I would happily grant it 3 or even 4 stars were it not for the poor transfer. I noticed throughout how fuzzy the picture was. At first I thought it might be just my eyes! but when it got to the end credits they were too blurry to read. So the fault must lie in the process of transferring the film to digital.
This is one of the key films of the 1980s. A very dark mystery thriller from director David Lynch and if you're unfamiliar with Lynch's films this is a good one as an introduction to them and you can see the roots of Lynch's later Twin Peaks series here. Here Lynch uncovers the dark underbelly of small-town America with his opening images of a picture postcard world that is corrupted by the strange and evil that lies out of sight.
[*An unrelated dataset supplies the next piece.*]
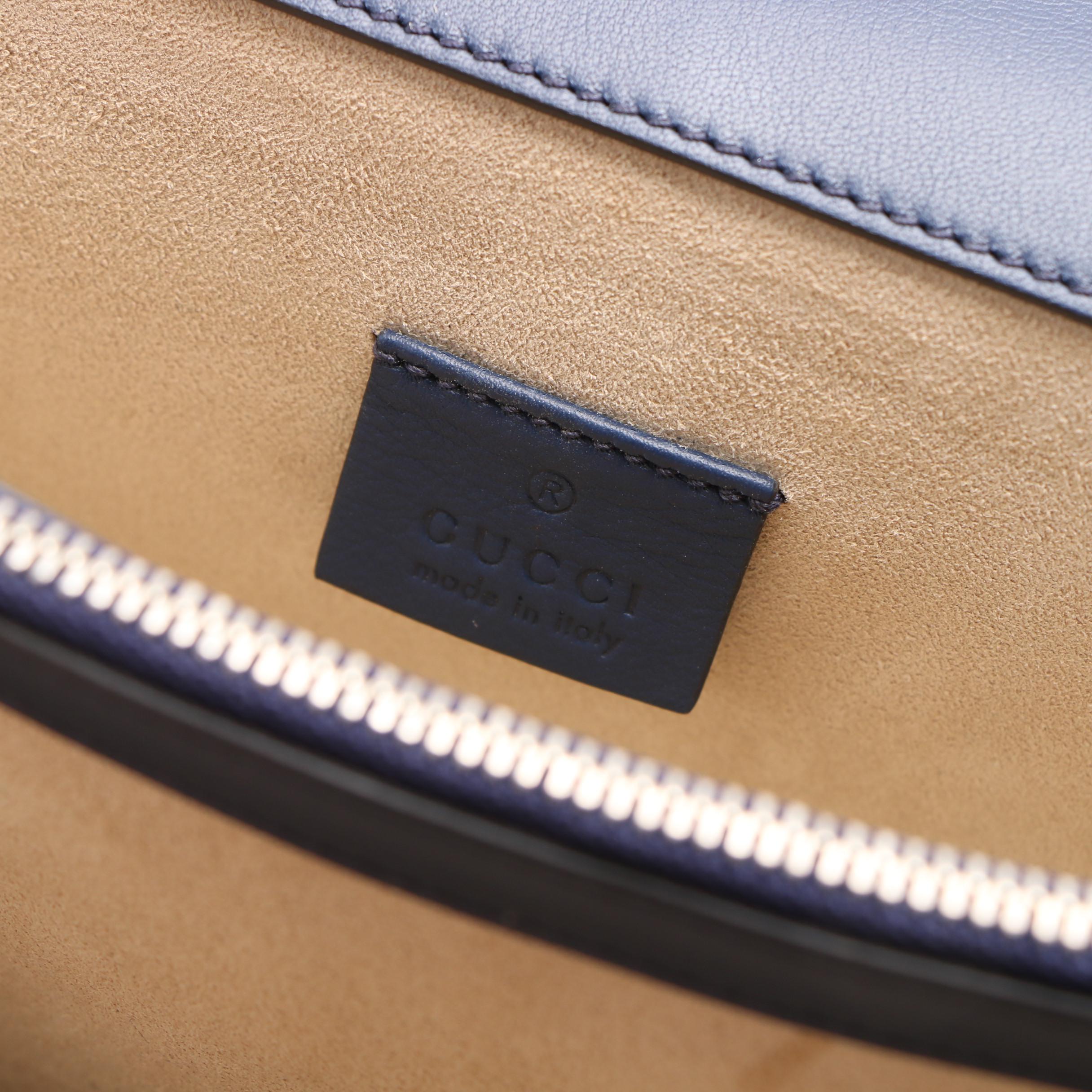 Gucci Multicolor Python Medium Dionysus Shoulder Bag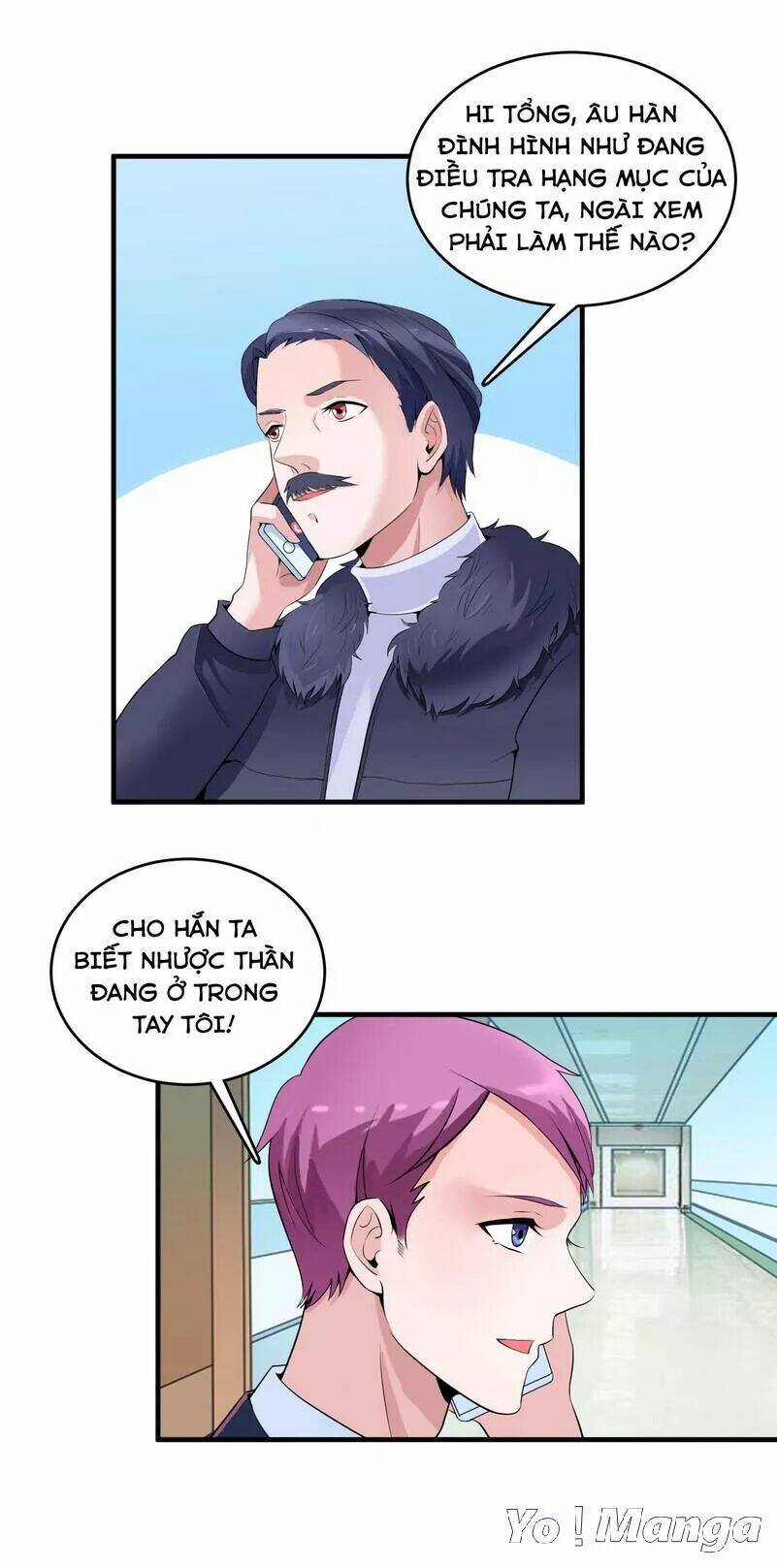 cô dâu gả thay của tổng tài chapter 99 2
Blue Velvet is a film that once seen is not forgotten, it's essentially a mystery that unravels gradually but it's infused with a grotesque characters, sexual violence and a pervading sense of unease. Set in the 1980s it has a 1950s classic film noir vibe but it goes in some very dark and shocking directions. Kyle MacLachlan plays college student Jeffrey, who returns to his hometown after his father has a seizure to help at the family's hardware store. One afternoon he happens to find a severed human ear and takes it to a police detective who lives nearby. Intrigued by his find Jeffrey begins his own investigation, aided by Sandy (Laura Dean), which leads him to a nightclub singer, Dorothy (Isabella Rossellini), and to the psychopathic Frank, a real monster of a villain, played with gusto by Dennis Hopper. The film has a nightmarish visual style and manages to be a mainstream film with avant-garde and arthouse influences. There's themes here of loss of innocence that are key to Lynch's preoccupation with the darkness that pervades American suburbia. This is a modern masterpiece and one that shows how Hollywood occasionally takes risks.